» To do
Only the lines of the listing below that run from the line with "Derevyannie_doma_astana" through the line with "Thumbnail 10 del" are to be set down, word for word. Pictures stay out.

» Listed entries
..........
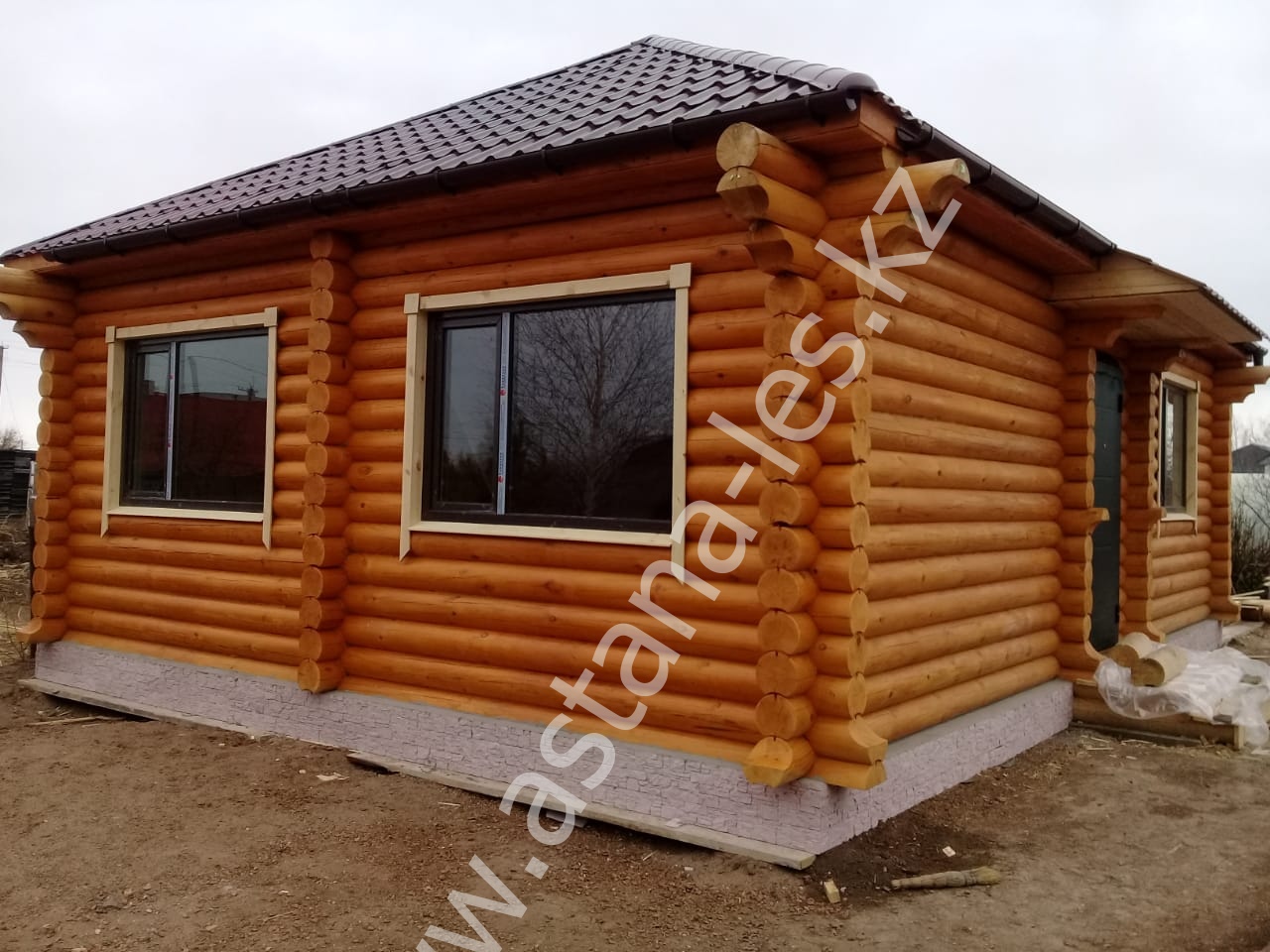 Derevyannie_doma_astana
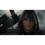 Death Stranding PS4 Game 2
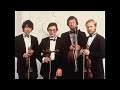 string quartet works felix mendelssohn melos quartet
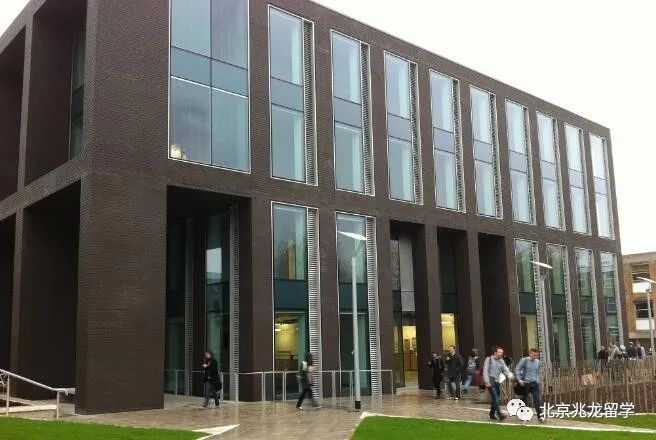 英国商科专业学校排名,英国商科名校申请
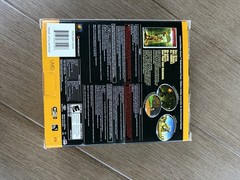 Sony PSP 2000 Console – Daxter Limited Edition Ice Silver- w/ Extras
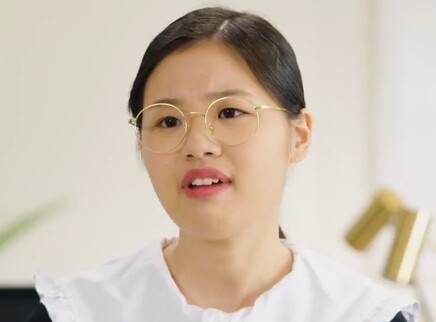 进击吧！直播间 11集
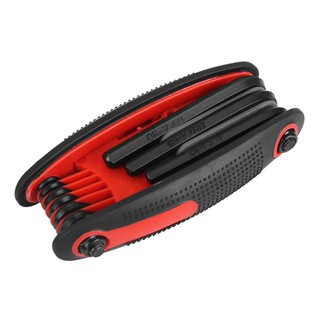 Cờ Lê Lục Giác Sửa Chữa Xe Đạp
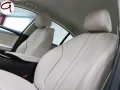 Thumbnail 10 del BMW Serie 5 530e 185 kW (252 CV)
..........
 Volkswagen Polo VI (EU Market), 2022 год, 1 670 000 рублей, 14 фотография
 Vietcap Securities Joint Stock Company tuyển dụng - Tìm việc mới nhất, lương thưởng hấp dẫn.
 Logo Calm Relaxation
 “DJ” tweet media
..........
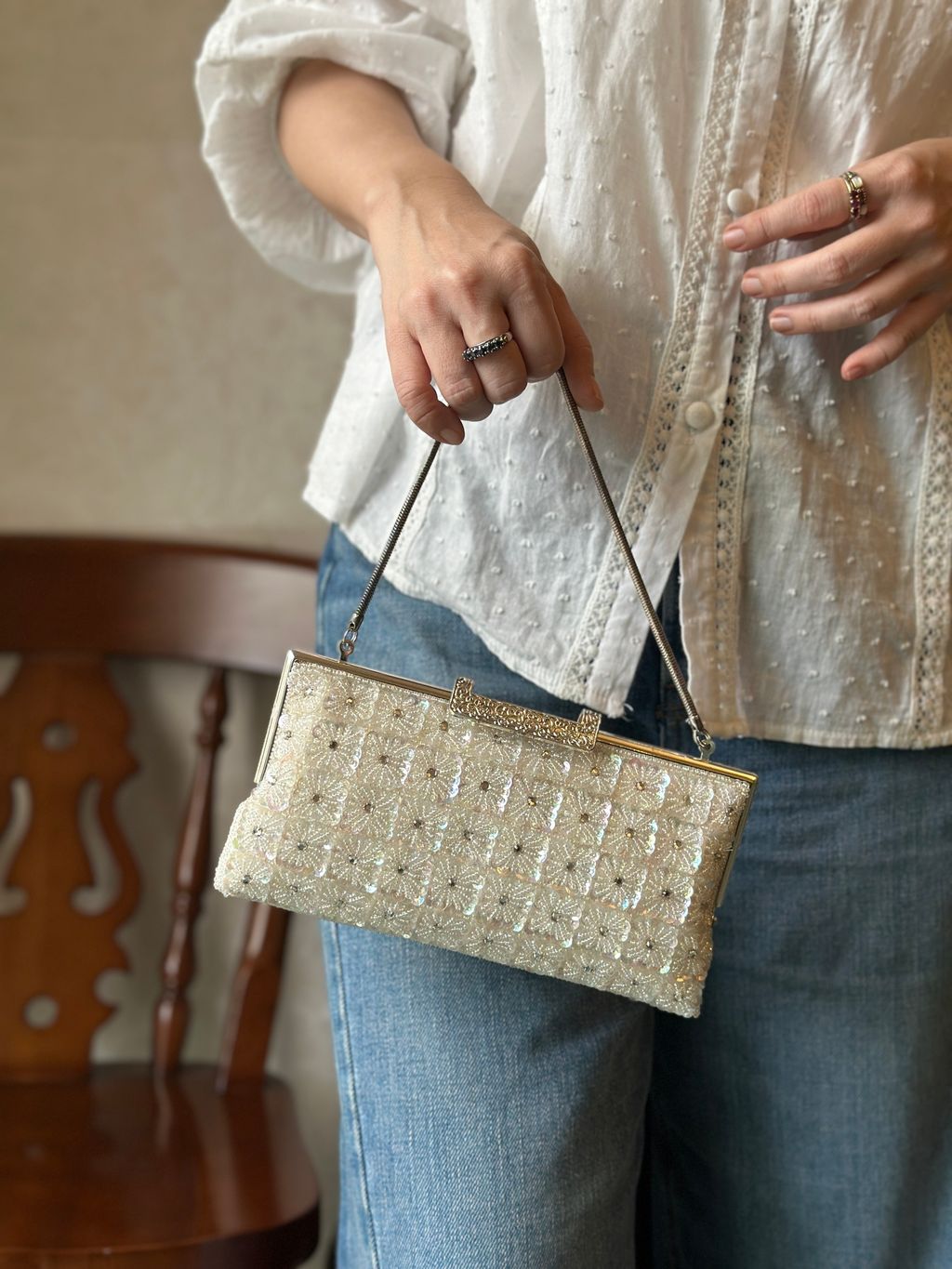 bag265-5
..........
» Reply
 Derevyannie_doma_astana
 Death Stranding PS4 Game 2
 string quartet works felix mendelssohn melos quartet
 英国商科专业学校排名,英国商科名校申请
 Sony PSP 2000 Console – Daxter Limited Edition Ice Silver- w/ Extras
 进击吧！直播间 11集
 Cờ Lê Lục Giác Sửa Chữa Xe Đạp
 Thumbnail 10 del BMW Serie 5 530e 185 kW (252 CV)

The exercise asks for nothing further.